Apple, Samsung may be probed by Korean FTC | iLounge News

News

Apple, Samsung may be probed by Korean FTC

Following complaints from Korean digital music player makers, Samsung and Apple could be facing an antitrust probe over NAND flash memory chip pricing. Samsung is said to have sold its flash chips to Apple for the iPod nano at below-market prices, crippling makers of iPod competitors who cannot now build comparable devices at the same price points.

“Speaking at a local radio talk show, FTC Chairman Kang Chul-kyu said questions about Samsung and Apple engaging in unfair trading could be investigated by the antitrust body,” reports Asia’s Yonhap News. “The issue of whether Samsung provided cheap flash memory chips for use in Apple’s latest MP3 music player was raised earlier this week during a parliamentary audit on the FTC. Rep. Kim Hyun-mi claimed that Samsung sold its NAND chips for US$54, or roughly 50 per cent of market prices.”

### Extracted data
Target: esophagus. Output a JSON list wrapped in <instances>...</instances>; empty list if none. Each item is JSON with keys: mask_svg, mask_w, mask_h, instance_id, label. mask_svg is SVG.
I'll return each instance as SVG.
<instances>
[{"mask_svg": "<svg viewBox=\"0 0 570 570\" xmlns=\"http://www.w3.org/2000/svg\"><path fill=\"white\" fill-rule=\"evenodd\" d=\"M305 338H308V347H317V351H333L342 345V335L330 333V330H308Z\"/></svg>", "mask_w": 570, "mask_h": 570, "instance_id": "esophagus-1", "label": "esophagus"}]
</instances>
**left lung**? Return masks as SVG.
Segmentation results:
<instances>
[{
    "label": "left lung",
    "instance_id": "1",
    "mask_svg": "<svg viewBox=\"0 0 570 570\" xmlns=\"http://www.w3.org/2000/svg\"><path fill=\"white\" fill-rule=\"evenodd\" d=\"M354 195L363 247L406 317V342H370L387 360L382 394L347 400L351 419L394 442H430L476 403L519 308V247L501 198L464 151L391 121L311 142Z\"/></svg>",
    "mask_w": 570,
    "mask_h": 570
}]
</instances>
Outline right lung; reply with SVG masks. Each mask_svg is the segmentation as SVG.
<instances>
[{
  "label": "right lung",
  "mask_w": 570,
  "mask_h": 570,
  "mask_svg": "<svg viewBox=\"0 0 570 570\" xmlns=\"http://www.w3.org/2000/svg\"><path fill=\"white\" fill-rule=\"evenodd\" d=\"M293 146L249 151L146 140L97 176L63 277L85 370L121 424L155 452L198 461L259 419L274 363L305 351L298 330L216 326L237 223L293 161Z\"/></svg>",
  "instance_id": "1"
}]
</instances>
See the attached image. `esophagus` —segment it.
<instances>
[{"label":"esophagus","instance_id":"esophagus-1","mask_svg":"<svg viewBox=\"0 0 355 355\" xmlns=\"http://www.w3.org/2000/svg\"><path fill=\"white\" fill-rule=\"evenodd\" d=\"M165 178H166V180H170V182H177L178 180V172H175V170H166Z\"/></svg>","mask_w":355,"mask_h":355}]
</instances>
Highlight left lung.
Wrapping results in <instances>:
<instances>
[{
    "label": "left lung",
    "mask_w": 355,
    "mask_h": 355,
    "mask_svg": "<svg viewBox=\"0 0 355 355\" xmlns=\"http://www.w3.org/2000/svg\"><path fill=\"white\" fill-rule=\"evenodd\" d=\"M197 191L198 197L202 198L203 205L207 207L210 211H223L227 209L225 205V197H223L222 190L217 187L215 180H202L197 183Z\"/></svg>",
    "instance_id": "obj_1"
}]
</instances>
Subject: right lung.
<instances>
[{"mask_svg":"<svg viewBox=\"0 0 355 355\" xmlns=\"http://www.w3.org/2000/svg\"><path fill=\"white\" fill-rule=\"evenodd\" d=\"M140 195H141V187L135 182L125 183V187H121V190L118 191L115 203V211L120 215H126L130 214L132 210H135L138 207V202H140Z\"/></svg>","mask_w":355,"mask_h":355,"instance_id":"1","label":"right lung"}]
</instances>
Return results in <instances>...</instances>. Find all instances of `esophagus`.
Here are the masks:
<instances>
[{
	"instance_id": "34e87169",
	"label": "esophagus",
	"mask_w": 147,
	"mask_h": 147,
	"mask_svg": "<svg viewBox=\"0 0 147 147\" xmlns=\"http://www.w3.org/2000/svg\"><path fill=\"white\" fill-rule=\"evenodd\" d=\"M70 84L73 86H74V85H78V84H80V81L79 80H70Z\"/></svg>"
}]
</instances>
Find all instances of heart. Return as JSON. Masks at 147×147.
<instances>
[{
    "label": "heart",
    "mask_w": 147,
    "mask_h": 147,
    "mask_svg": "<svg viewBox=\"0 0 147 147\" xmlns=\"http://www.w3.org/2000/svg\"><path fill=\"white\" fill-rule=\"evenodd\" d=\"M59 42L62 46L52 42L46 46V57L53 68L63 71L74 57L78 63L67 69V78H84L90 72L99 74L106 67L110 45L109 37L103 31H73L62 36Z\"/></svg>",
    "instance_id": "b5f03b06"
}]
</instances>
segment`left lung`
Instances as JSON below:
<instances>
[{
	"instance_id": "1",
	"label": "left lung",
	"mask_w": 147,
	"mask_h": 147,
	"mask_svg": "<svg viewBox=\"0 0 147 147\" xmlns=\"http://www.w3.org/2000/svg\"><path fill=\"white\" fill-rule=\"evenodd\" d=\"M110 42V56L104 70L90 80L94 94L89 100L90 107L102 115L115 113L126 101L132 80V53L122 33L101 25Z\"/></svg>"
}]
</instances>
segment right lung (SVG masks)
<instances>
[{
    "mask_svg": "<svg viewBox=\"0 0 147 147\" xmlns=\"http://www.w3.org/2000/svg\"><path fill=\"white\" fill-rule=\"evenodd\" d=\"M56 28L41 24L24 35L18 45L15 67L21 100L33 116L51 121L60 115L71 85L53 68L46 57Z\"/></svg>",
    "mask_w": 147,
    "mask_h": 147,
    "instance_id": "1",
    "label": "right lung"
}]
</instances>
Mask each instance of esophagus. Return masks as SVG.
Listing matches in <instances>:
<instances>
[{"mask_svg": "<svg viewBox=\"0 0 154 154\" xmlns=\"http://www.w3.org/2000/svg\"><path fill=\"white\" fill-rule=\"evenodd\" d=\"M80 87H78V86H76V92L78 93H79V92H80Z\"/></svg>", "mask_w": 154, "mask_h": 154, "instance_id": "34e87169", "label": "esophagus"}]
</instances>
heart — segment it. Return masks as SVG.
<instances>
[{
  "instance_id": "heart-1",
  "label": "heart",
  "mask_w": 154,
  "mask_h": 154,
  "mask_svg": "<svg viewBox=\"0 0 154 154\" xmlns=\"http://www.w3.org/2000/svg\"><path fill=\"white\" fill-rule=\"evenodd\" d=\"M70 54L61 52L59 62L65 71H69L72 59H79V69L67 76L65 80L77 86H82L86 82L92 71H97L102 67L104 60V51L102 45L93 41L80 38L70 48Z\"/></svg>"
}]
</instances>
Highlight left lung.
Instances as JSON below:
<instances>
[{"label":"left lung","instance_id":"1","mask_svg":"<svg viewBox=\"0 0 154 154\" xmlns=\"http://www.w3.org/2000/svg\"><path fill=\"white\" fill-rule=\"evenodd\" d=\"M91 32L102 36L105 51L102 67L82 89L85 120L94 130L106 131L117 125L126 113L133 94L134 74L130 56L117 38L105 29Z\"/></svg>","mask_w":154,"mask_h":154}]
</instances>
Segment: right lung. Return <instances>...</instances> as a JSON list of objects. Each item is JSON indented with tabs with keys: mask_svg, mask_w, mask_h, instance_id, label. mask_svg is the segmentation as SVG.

### Required work
**a)** Summarize the news article about the possible Korean FTC probe in two sentences.
**b)** State whether each statement agrees with the news article about the possible Korean FTC probe, answering yes or no and quoting the words of the article that decide it: (i) Samsung is said to have sold flash chips to Apple for the iPod nano at below-market prices. (ii) Kang Chul-kyu made his remarks during a parliamentary audit on the FTC. (iii) Kim Hyun-mi claimed the NAND chips were sold for US$54.
The data has no connection to the news article.

### Answer set
**a)** Samsung and Apple could face an antitrust probe in Korea over NAND flash memory chip pricing, after Korean digital music player makers complained that Samsung sold flash chips to Apple for the iPod nano at below-market prices. FTC Chairman Kang Chul-kyu said the matter could be investigated, and Rep. Kim Hyun-mi claimed during a parliamentary audit that Samsung sold its NAND chips for US$54, roughly half of market prices.

**b)**
(i) Yes: "Samsung is said to have sold its flash chips to Apple for the iPod nano at below-market prices"
(ii) No: "Speaking at a local radio talk show, FTC Chairman Kang Chul-kyu said"
(iii) Yes: "Rep. Kim Hyun-mi claimed that Samsung sold its NAND chips for US$54"